Tuesday, January 11, 2022

The Joys of 85

To be 85 years old is (to me) a big deal. I'm sure any 90 or 95 year old I ask would say it is no big deal, but to me it is. For one, I think from my family I am the only one reaching this age. My Father died at age 62, my Mom at 73 and my Grandparents in their 70s. At least this is what I remember. But what do I know? I am a senile 85 year old man.

85 is a good, respectable number. This is the age when some of us are leaving middle age and entering upper middle age! A lot of my friends are of the same vintage as I am, and most of them function pretty well. Some of them still work, some of them have good hobbies, some of them just do absolutely nothing. I, belong to this last category. I do nothing. I worked long enough before retirement, and I figured if I don't have to work, why bother.

☆ ☆ ☆ ☆

- **TASK DESCRIPTION**: In the post about turning 85, at what age did the writer's father die? Rely only on the post about turning 85 for this.

☆ ☆ ☆ ☆

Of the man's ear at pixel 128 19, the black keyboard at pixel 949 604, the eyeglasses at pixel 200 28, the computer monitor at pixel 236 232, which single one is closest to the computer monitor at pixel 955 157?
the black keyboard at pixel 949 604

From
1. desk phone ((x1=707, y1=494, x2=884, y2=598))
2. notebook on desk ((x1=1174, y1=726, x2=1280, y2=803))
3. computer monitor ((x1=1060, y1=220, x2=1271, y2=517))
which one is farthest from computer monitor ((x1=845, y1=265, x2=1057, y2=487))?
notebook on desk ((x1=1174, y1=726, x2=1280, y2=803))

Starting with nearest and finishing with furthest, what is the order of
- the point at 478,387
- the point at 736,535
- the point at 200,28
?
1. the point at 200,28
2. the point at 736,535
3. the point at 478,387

☆ ☆ ☆ ☆

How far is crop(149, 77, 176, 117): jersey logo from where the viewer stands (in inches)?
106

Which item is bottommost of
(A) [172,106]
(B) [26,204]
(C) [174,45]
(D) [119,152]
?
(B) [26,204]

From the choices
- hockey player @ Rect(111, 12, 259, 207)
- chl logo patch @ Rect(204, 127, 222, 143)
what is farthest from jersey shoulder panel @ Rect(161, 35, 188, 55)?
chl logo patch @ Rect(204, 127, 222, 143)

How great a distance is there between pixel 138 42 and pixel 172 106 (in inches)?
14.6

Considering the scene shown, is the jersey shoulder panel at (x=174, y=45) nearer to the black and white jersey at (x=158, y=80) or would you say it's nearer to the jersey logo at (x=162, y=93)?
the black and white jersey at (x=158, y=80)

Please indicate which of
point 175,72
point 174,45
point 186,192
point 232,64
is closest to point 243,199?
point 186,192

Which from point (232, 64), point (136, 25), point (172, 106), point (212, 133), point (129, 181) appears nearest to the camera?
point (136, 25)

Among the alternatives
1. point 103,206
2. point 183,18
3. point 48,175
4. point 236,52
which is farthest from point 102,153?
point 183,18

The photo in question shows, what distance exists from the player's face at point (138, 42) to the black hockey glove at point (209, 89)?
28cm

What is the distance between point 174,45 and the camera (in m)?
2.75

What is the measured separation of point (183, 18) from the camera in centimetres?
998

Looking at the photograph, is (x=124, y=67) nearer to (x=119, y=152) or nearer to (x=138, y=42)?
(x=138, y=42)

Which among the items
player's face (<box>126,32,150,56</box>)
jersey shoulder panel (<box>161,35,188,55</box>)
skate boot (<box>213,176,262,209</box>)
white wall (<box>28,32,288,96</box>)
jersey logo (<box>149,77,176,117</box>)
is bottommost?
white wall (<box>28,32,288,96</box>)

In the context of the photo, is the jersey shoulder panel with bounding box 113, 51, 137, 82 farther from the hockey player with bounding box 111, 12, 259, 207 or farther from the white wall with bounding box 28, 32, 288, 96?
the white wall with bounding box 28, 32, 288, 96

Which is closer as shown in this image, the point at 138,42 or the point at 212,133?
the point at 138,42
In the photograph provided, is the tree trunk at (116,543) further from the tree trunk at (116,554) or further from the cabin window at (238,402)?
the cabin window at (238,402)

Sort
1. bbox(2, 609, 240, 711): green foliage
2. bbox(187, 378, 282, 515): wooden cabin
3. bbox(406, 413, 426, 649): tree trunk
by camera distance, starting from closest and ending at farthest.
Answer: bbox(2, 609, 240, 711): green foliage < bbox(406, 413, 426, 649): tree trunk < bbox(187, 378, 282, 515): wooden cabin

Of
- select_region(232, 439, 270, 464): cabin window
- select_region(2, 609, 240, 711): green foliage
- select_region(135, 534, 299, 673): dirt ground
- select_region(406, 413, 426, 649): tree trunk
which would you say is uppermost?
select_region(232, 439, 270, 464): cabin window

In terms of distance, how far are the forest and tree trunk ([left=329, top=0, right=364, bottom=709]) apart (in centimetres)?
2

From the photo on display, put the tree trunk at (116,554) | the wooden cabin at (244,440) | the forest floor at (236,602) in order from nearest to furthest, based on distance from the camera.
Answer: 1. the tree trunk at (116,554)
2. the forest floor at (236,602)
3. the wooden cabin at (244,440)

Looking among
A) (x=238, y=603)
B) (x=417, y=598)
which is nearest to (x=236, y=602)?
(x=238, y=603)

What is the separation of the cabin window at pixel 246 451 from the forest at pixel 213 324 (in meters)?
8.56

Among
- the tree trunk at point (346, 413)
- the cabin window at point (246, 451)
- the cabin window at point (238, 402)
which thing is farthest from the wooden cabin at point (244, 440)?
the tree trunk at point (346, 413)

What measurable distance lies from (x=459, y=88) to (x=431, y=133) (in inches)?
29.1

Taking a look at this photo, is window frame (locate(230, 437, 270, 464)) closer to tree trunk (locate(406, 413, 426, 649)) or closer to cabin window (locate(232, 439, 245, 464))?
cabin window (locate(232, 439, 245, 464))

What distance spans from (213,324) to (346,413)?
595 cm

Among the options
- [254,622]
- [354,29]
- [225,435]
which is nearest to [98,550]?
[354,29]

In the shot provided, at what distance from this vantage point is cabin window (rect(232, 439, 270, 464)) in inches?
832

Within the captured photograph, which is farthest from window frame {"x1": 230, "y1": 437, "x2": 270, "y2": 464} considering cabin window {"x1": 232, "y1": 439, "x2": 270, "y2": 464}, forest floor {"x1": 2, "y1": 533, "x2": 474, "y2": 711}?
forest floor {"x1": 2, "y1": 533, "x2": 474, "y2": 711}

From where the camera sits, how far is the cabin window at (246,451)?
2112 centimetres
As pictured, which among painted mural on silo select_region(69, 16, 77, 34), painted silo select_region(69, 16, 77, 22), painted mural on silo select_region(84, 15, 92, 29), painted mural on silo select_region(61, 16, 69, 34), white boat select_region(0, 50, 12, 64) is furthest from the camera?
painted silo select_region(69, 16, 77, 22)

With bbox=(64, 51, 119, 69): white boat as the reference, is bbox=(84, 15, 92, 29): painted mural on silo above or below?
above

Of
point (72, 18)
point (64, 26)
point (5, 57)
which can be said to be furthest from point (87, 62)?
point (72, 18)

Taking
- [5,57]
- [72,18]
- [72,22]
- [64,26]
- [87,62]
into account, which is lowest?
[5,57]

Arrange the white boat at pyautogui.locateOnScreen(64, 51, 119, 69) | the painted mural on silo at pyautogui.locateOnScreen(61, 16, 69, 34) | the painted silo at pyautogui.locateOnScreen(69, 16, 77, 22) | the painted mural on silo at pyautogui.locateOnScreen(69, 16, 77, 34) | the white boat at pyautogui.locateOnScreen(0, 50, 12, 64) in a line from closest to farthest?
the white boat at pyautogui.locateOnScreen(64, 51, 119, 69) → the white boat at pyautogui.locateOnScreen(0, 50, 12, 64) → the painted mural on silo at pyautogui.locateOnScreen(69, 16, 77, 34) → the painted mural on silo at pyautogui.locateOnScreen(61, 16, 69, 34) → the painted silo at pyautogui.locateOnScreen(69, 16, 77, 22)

☆ ☆ ☆ ☆

- **REPLY TO THE EXERCISE**: 62